La biografía de Sanz Gadea se ligó desde entonces, y para siempre, al gran país centroafricano. Vivió y trabajó en Stanleyville (hoy Kisangani), en Bassoko y en Buta. Fue testigo y casi víctima de la terrible guerra del 64-65, cuando los simbas se alzaron en el este del país y a punto estuvieron de conquistarlo por entero, de no ser por la intervención de los mercenarios de Hoare y Dénart. Conoció a las monjas violadas y asesinadas por los simbas en aquellos días de furor de Stanleyville, fue secuestrado por los hombres de Bob Dénart en un avión que le llevó hasta la antigua Rodesia, y en cuyo trayecto curó las heridas del último jefe mercenario del Congo. Una mañana, un rebelde simba le amenazó de muerte en la puerta de su hospital. "Creí que era el último día de mi vida", me contaba una tarde, "pero luego bajó el fusil y me dijo: "Márchate, animal". Y yo me fui. No sé por qué decidió no matarme". Uno de sus grandes orgullos de aquellos años fue la fundación del orfelinato de Kisangani (la antigua Stanleyville), donde acogió a 142 huérfanos a los que enseñó español, dio estudios y buscó padres adoptivos. "Ahora tengo muchos nietos, varios cientos", me contaba sonriendo con chanza y con orgullo.

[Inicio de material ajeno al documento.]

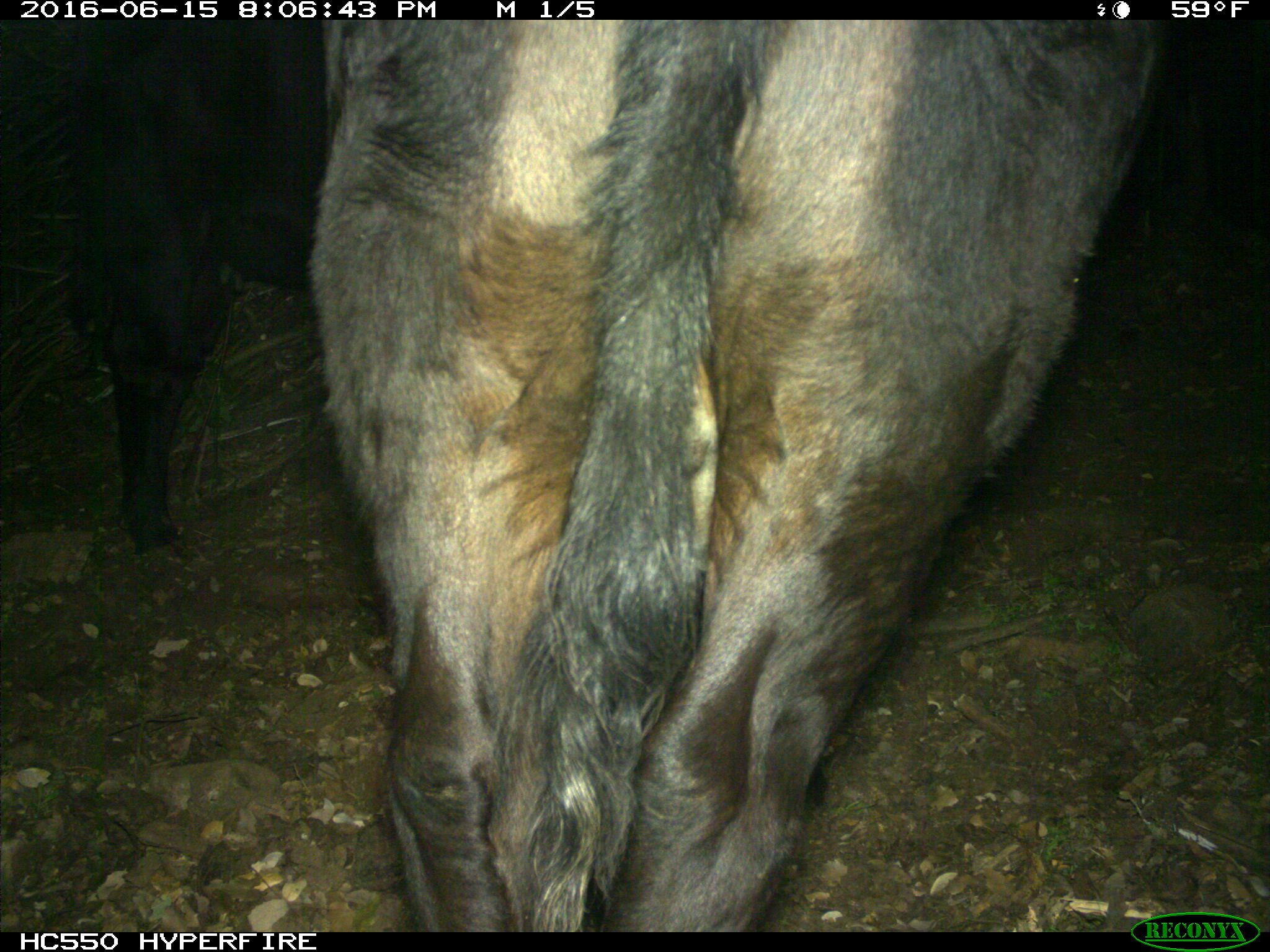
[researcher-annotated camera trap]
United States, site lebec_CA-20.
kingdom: Animalia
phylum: Chordata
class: Mammalia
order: Artiodactyla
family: Bovidae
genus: Bos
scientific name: Bos taurus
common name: domestic cow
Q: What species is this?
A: Bos taurus (domestic cow).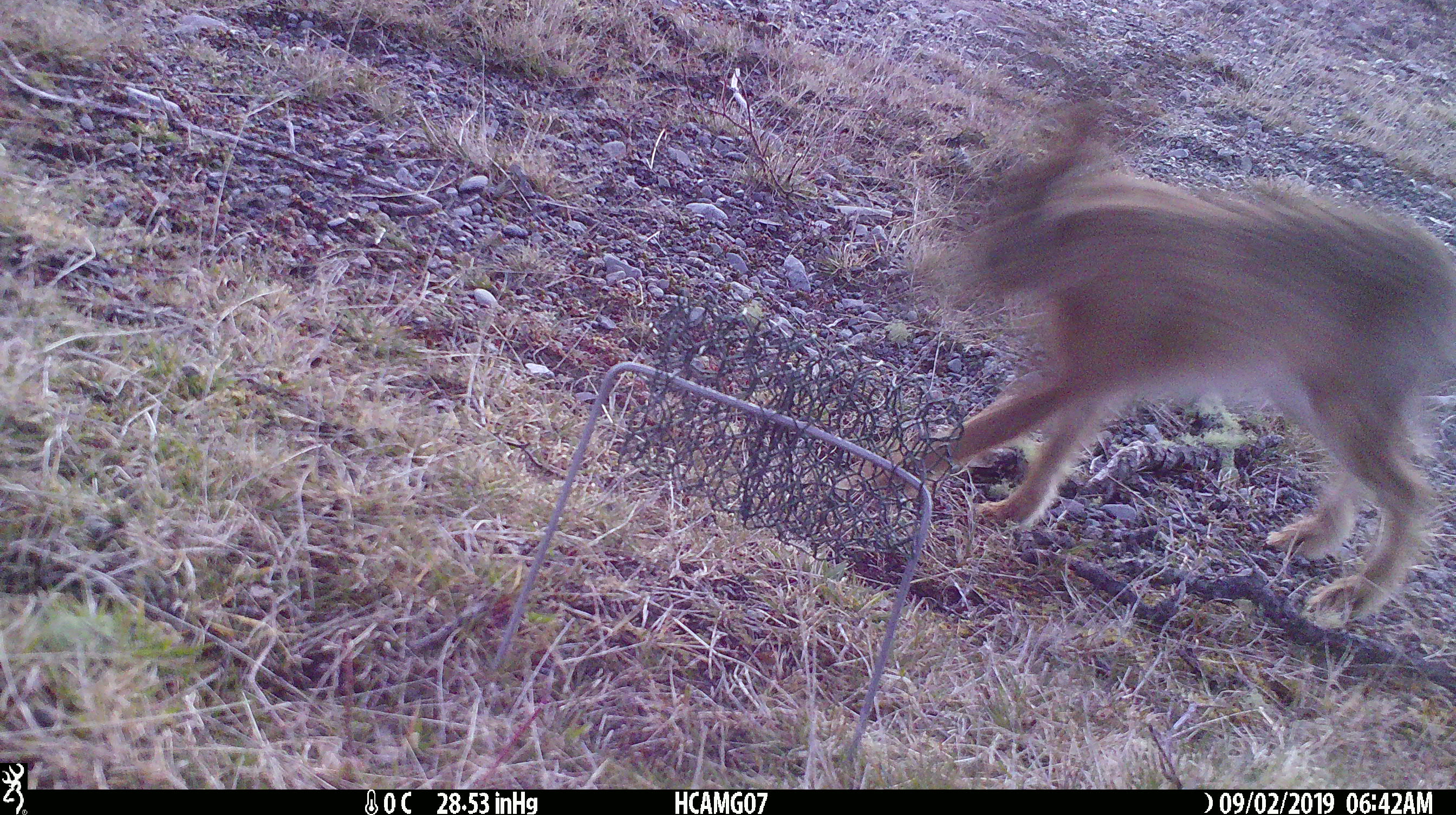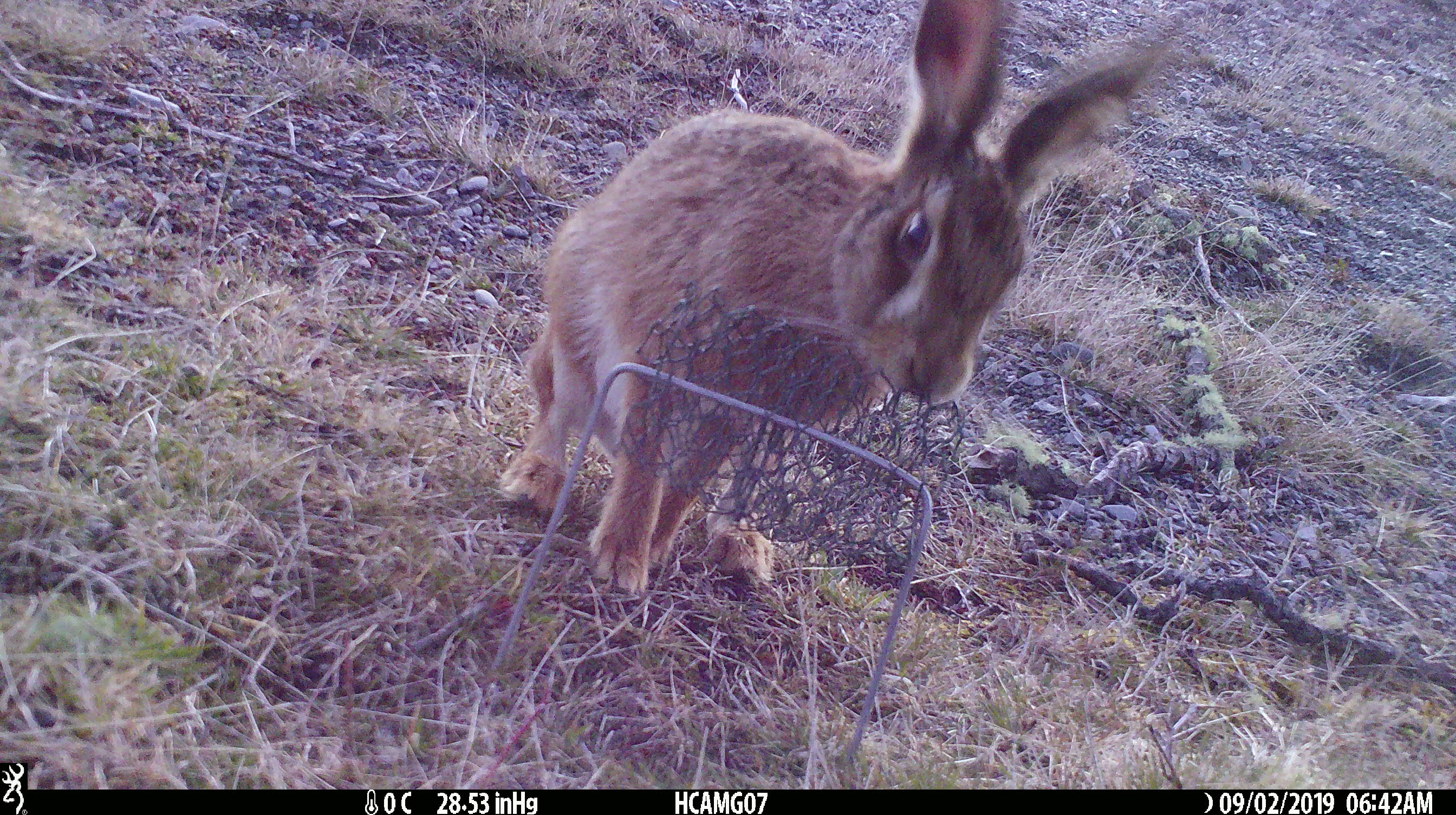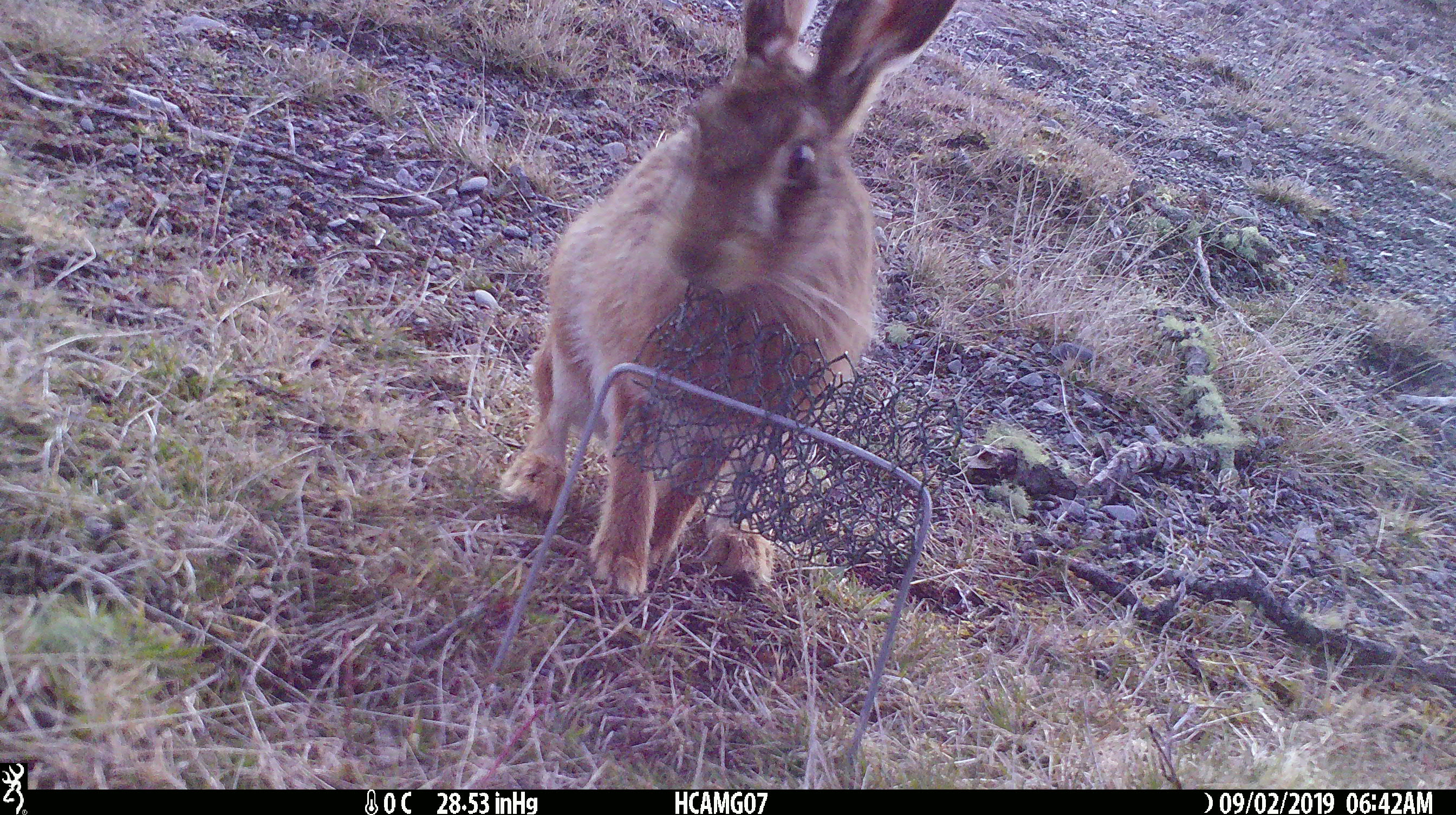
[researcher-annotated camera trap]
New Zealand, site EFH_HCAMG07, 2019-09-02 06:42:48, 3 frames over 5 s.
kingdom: Animalia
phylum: Chordata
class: Mammalia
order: Lagomorpha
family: Leporidae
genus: Lepus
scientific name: Lepus europaeus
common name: brown hare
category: hare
Hare (brown hare) (Lepus europaeus).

Fundó una clínica también en Kisangani, llamada Santa Teresa en recuerdo de su esposa. Y su enorme tarea en aquella ciudad, donde operó a más de 20.000 personas durante dos decenios, impulsó a las autoridades congoleñas a decidir poner su nombre a una de las grandes avenidas de la urbe. "Rechacé ese honor y quise que se llamase avenida de España. Aún sigue llamándose así".

El viernes, cuando a Sanz Gadea le concedieron el Príncipe de Asturias, la primera llamada que se recibió en la prensa española, viniendo del embajador Bordallo y del propio Gadea, fue para mí. Me sentí orgulloso. Gadea se acordaba de que, unos pocos meses antes, yo había enviado una camiseta del Real Madrid, con el número 7 de Raúl, para su hijo Alain. Y le pregunté: "Joaquín, ¿a quién dedicarías este premio?". Reflexionó un momento, a través de la comunicación por radio. "Primero de todos", dijo al final, "al embajador Bordallo, el mejor embajador que tenemos los españoles en África. Luego, me acuerdo de mi mujer, y también de mi madre. Y, claro, es un premio para el Congo, el país que me ha hecho suyo y al que yo he hecho mío".